“They came up and talked to me about it and I listened to them because I wanted to make sure I understood exactly what their concerns were,” Mr. Brennan said in the C-SPAN interview. “And I encouraged them to talk to the authors of the assessment and determine if the judgment should stay at high confidence or medium confidence.”
Intelligence agencies characterize their confidence in intelligence typically at three levels: low, moderate or high. High-confidence conclusions typically have multiple sources and draw from different kinds of intelligence, such as electronic intercepts, satellite photos or human sources of information. A moderate, or medium, level of confidence could reflect that the sourcing behind a conclusion could be weaker.

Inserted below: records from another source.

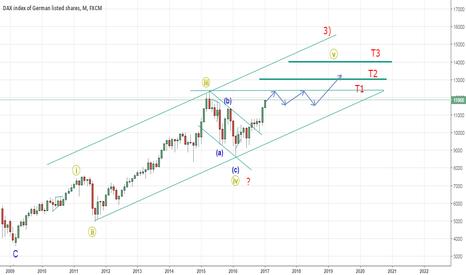 GER30: German Market (DAX 30) to head higher : Elliott Wave Analysis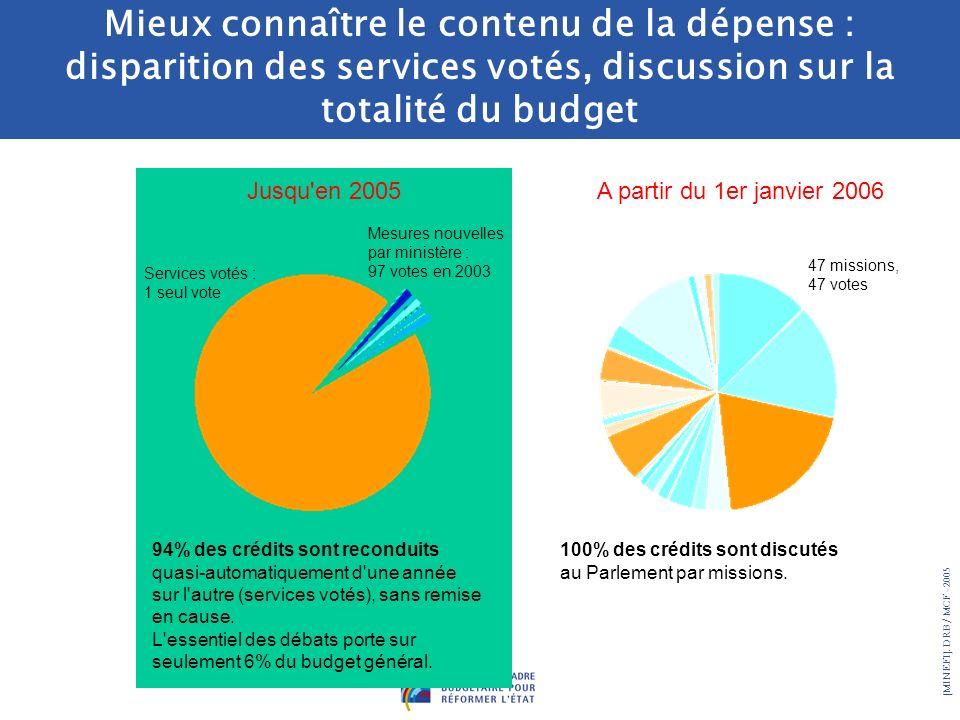 Mieux connaître le contenu de la dépense : disparition des services votés, discussion sur la totalité du budget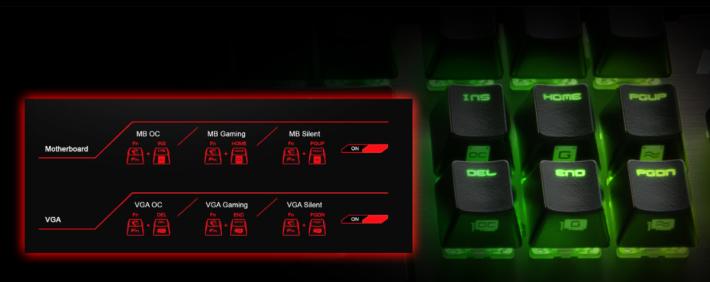 鍵帽側邊有寫著是 CPU 還是顯示卡超頻,亦清晰標明是哪種模式。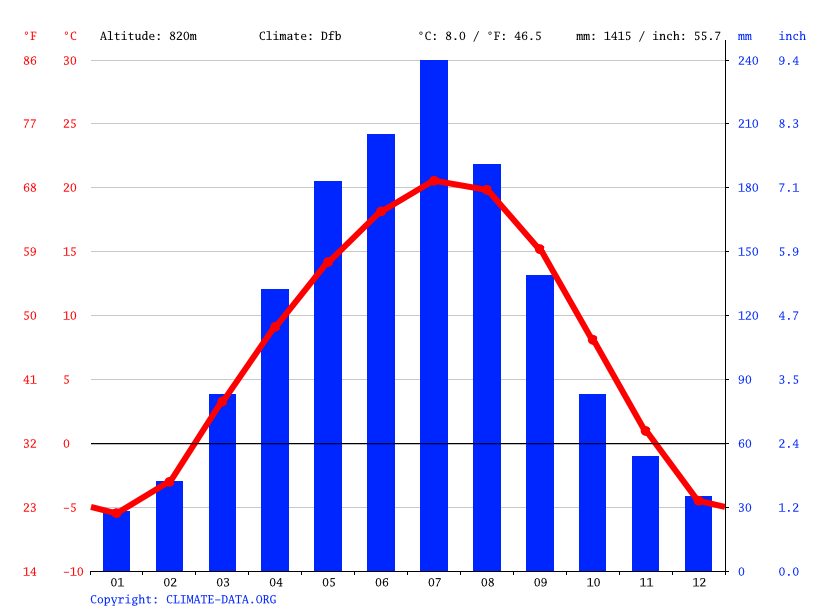Climate graph // Weather by Month, Токмок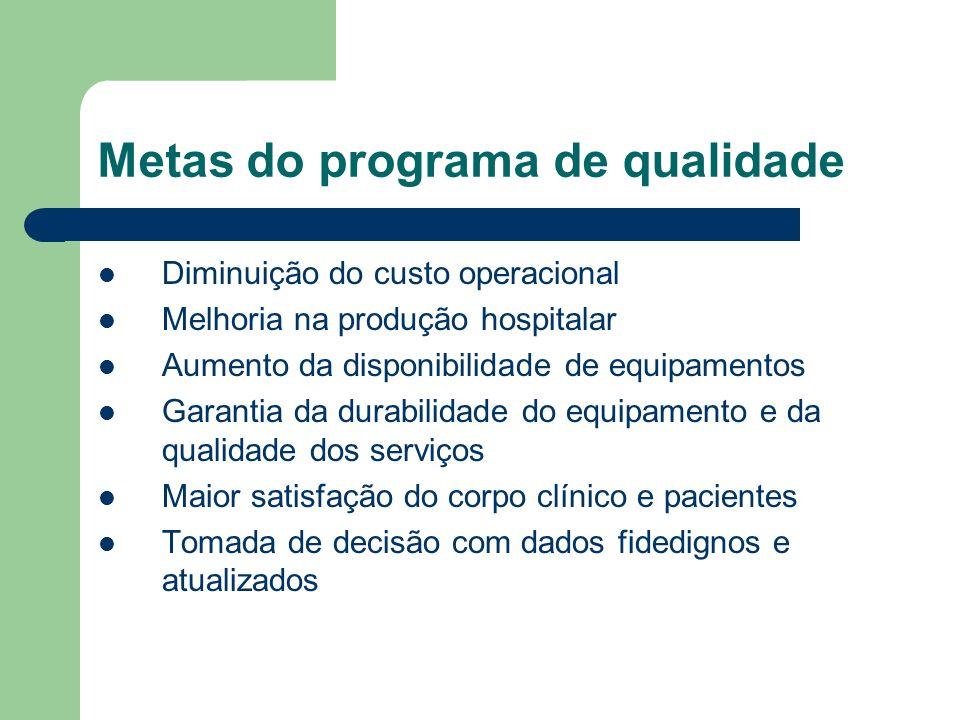 Metas do programa de qualidade Diminuição do custo operacional Melhoria na produção hospitalar Aumento da disponibilidade de equipamentos Garantia da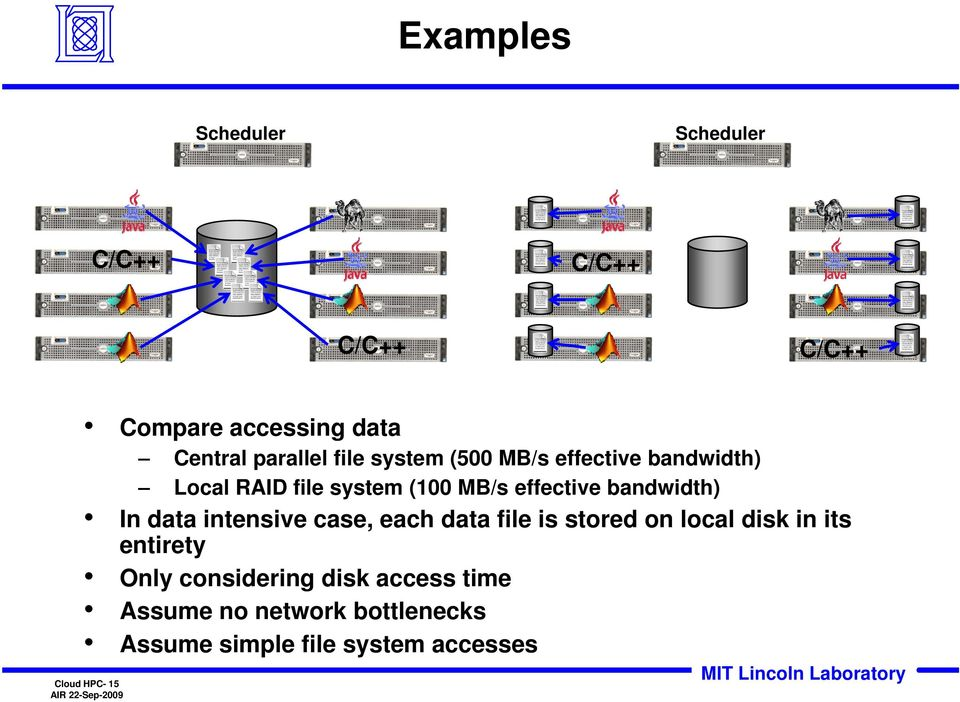 bandwidth) In data intensive case, each data file is stored on local disk in its entirety Only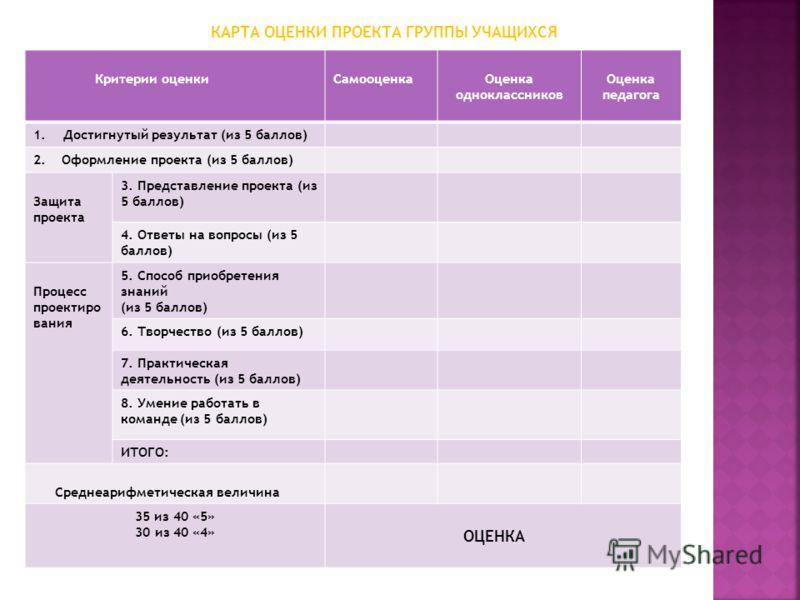 КАРТА ОЦЕНКИ ПРОЕКТА ГРУППЫ УЧАЩИХСЯ Критерии оценкиСамооценкаОценка одноклассников Оценка педагога 1.Достигнутый результат (из 5 баллов) 2. Оформление проекта (из 5 баллов) Защита проекта 3. Представление проекта (из 5 баллов) 4. Ответы на вопросы (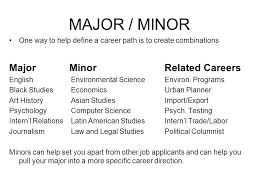 Art Major Careers Strategies For Discovery A Workshop For Major Career Exploration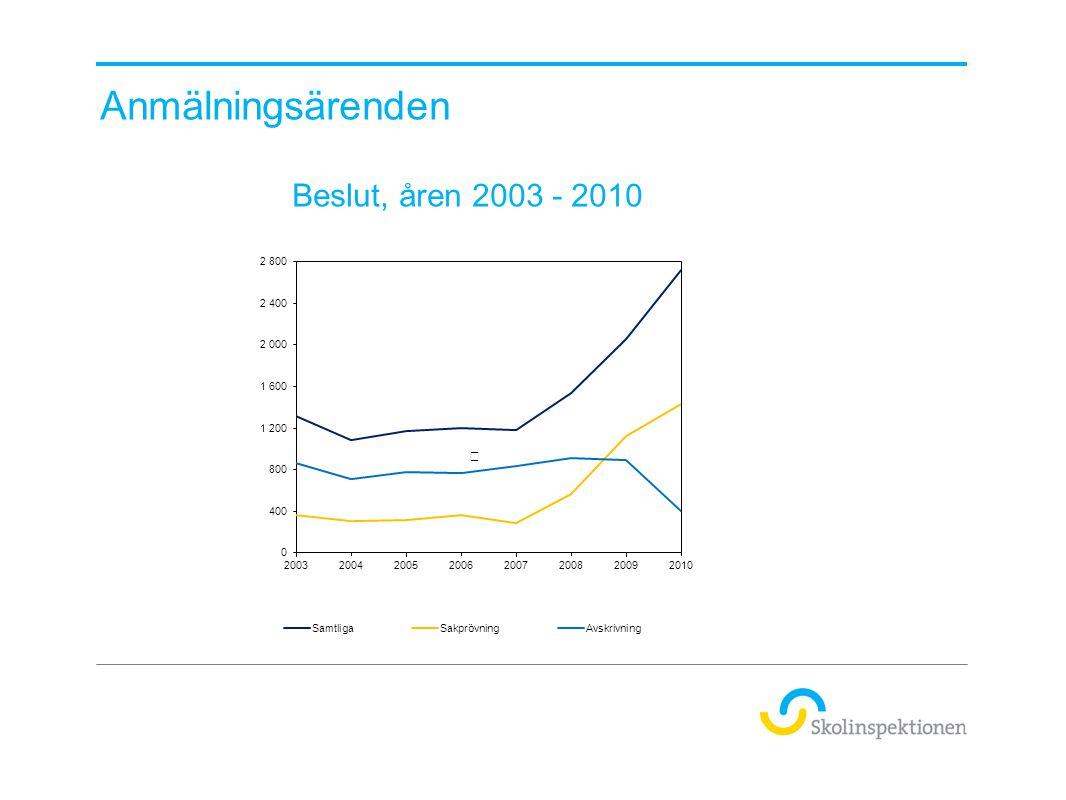 Anmälningsärenden Beslut, åren 2003 - 2010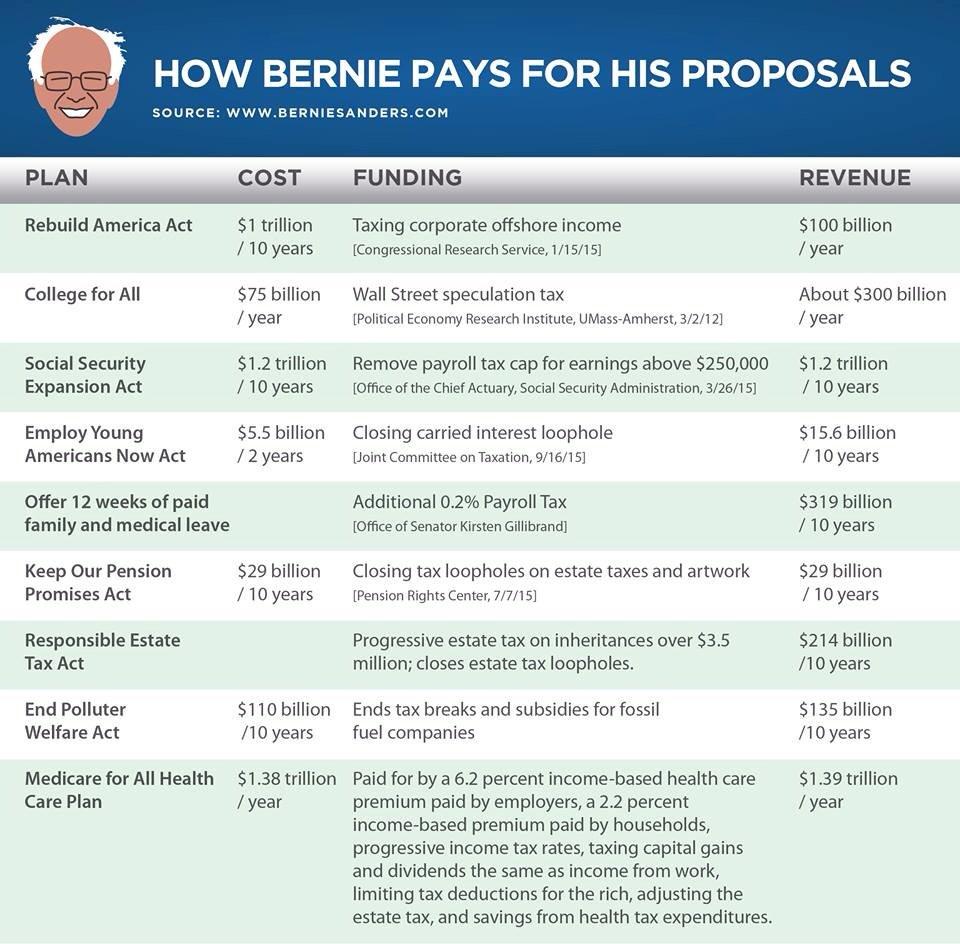 Bernie's Budget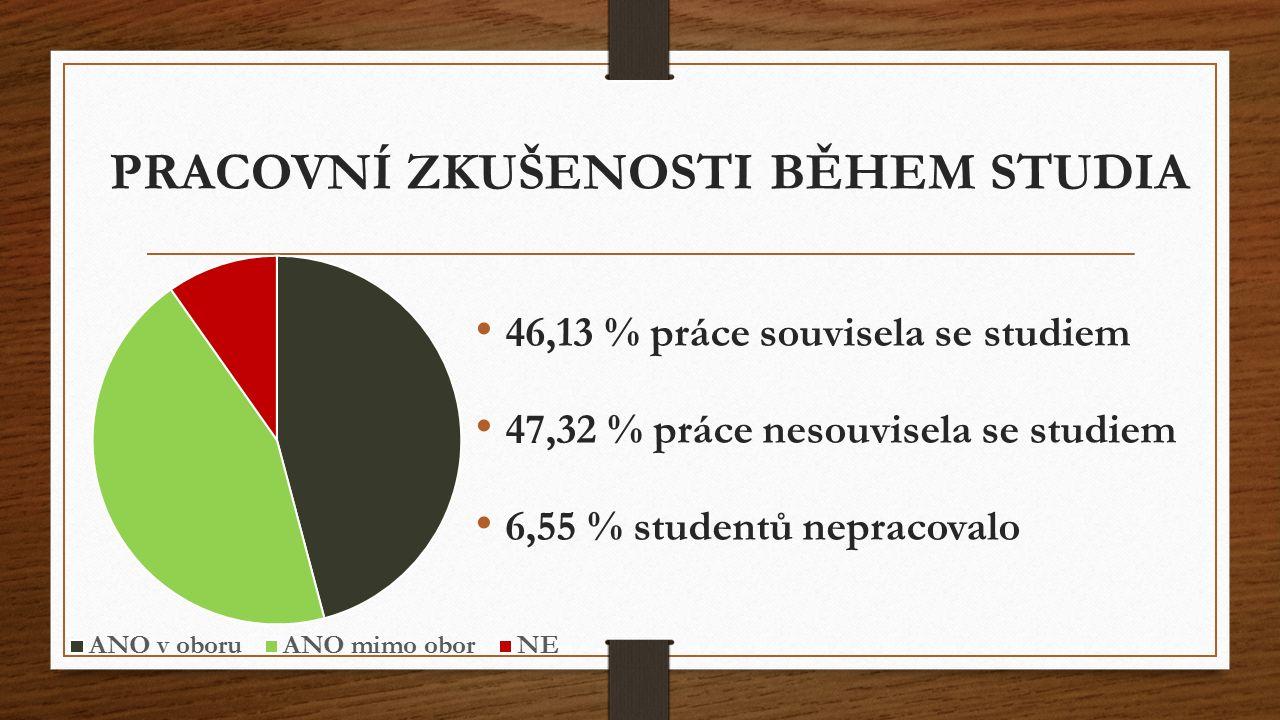 PRVNÍ ZAMĚSTNÁNÍ - HLEDÁNÍ 46,13 % Reakcí na inzerát 46,13 % 15,77 % Díky praxi, stáži během studia 15,77 % 14,58 % Sám/sama jsem kontaktoval/a zaměstnavatele 14,58 % 14,29 % S pomocí rodiny a přátel - 14,29 % 8,33 % Zahájil/a jsem podnikání - 8,33 % 4,76 % Přes personální agenturu 4,76 % 4,46 % Díky škole 4,46 % 7,44 % Jinak 7,44 %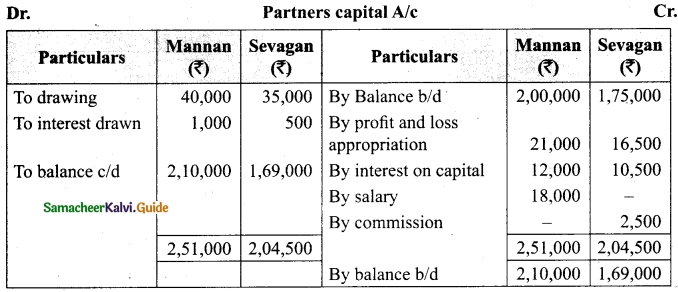 Tamil Nadu 12th Accountancy Model Question Paper 1 English Medium 7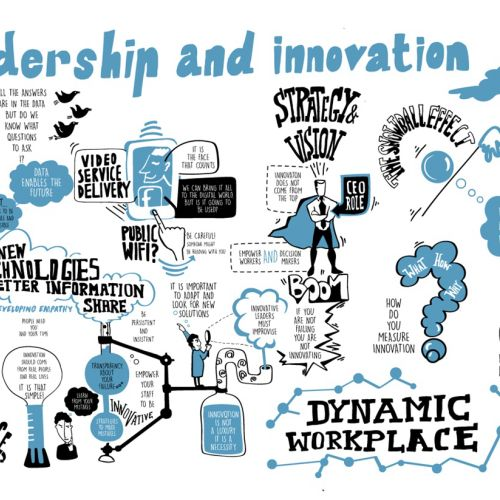 Infographic Leadership and Innovation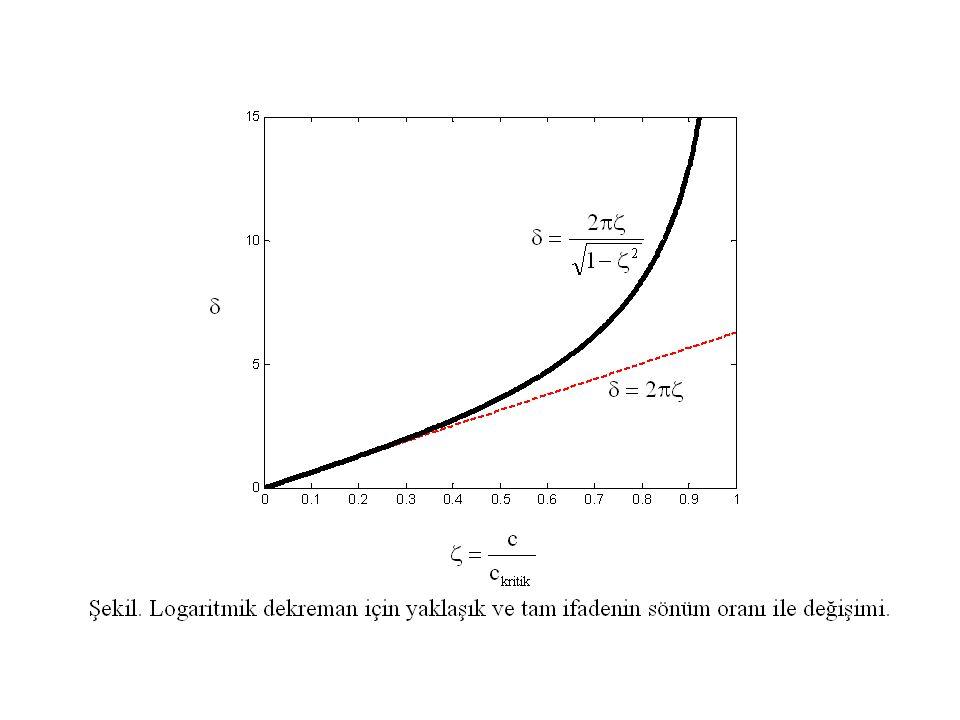 kompleks direngenlik (complex stiffness), ise yapısal sönüm faktörü olarak adlandırılır.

Mr. Brennan declined to discuss the sources behind the judgment that Mr. Putin sought to aid Mr. Trump. But other former officials have said that a C.I.A. informant, who has since been extracted from Russia, was particularly important for making the judgment; because Mr. Putin eschews electronic devices, intercepting his communications is notoriously difficult.
Mr. Brennan said he had been reviewing new intelligence about Russian interference since the summer of 2016 and was steeped in the material. In his conversation with the two senior officials, he realized they may not have seen all of the material that he and the analysts who wrote the initial conclusion had reviewed.
“In my conversation with them, it was apparent to me, and I say in the book, that they had not read all the intelligence that I had read,” Mr. Brennan said. “So my own view was to support the analysts.”
Mr. Brennan’s decision to back the analysts was the right decision, said Michael Morell, a former acting director of the C.I.A.
“I spent 33 years at C.I.A., most of it as an analyst,” Mr. Morrell said. “Director Brennan handled this exactly the right way. At C.I.A., the analysts make the substantive calls, not senior managers.”